100% correct. We won't know how Okami handles Silva shots. Chances are in 25 minutes Silva will be able to land some strikes and Silva has insane power and accuracy. People can say what they want about Chael, but he's tough as nails. It will be very interesting to see if Okami can take it like Chael did.


----------



## Roflcopter (Sep 5, 2008)

PheelGoodInc said:


> To the bold: Yes. His name is Dan Henderson.* He was doing really well wrestling Silva until he decided to stand. I have no doubt he regrets not sticking to wrestling.*
> 
> Okami is not an Olympic wrestler, but neither was Lutter who managed to get him down (twice I think?).
> 
> Surely not everyone can take Silva down at will. It will take good wrestling and I believe Okami has that. Everyone knows MMA is flooded with wrestlers right now.* I do believe that Sonnen showed the way for some good wrestlers / grapplers to beat Silva*... who was seen as practically invincible before the Sonnen fight.


This is extremely inaccurate. He failed both of his takedowns in that round....not only that, he made almost no effort to stand and trade. Seconds after failing a clinch takedown, he got caught with some punches and even pulled guard to avoid the stand up. But then he got choked.

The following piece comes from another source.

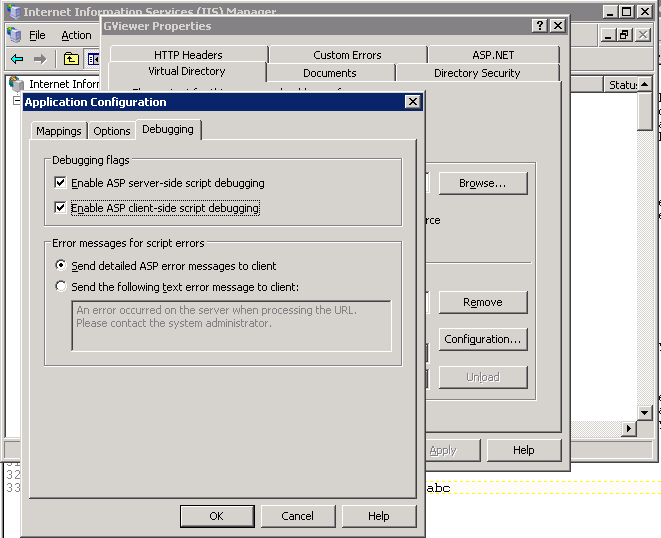 Enable debugging Internet Information Services Windows Server 2003
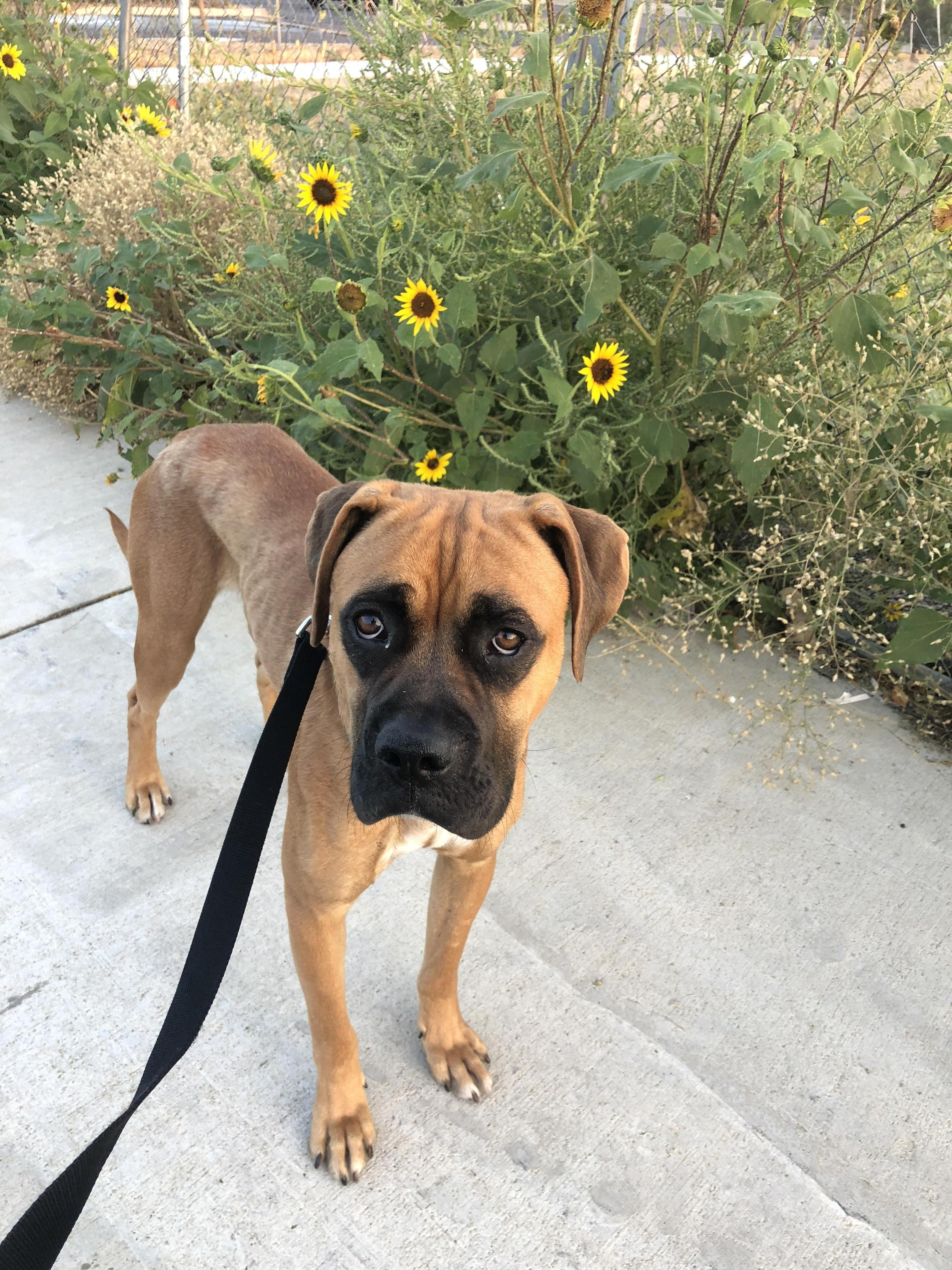 Mr. Henry Among the Sunflowers...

Once. Anderson also had no knees going into that fight so take it with a grain..

Not at all again. This was Anderson's known weakness for the last several years. It was in Leben's gameplan(he got knocked out though in the first exchange)...Rich tried it(Anderson scrambled right back up and stuff the rest)....Nate tried it(Big John with a bit of a B.S standup, then the wrestling switch on the failed takedown then the KO)...Maia and Leites tried it(failed) and Hendo tried it(got outgrappled)....Sonnen didn't do anything any different then the tons of other opponents he's fought. Hell, even guys back in the day like Carlos Newton and Ryo Chonan employed takedown heavy gameplans... The only difference is Sonnen is one of the best wrestlers to ever step into the cage, so he was able to take Silva down easily (LIKE HES TAKEN DOWN EVERYONE ELSE VERY EASILY). And he still got submitted.


----------



## marcthegame (Mar 28, 2009)

All i know if silva pulls another vitor performance on okami. My love for him will be greater than bobbyc towards machida. Probably be the biggest nuthugger from now on and ignore any logically post against him losing. But time will tell.


----------



## PheelGoodInc (Jul 23, 2009)

Roflcopter said:


> This is extremely inaccurate. He failed both of his takedowns in that round....not only that, he made almost no effort to stand and trade. Seconds after failing a clinch takedown, he got caught with some punches and even pulled guard to avoid the stand up. But then he got choked.
> 
> Once.
> 
> Not at all again. This was Anderson's known weakness for the last several years. It was in Leben's gameplan(he got knocked out though in the first exchange)...Rich tried it(Anderson scrambled right back up and stuff the rest)....Nate tried it(Big John with a bit of a B.S standup, then the wrestling switch on the failed takedown then the KO)...Maia and Leites tried it(failed) and Hendo tried it(got outgrappled)....Sonnen didn't do anything any different then the tons of other opponents he's fought. Hell, even guys back in the day like Carlos Newton and Ryo Chonan employed takedown heavy gameplans... The only difference is Sonnen is one of the best wrestlers to ever step into the cage, so he was able to take Silva down easily (LIKE HES TAKEN DOWN EVERYONE ELSE VERY EASILY). And he still got submitted.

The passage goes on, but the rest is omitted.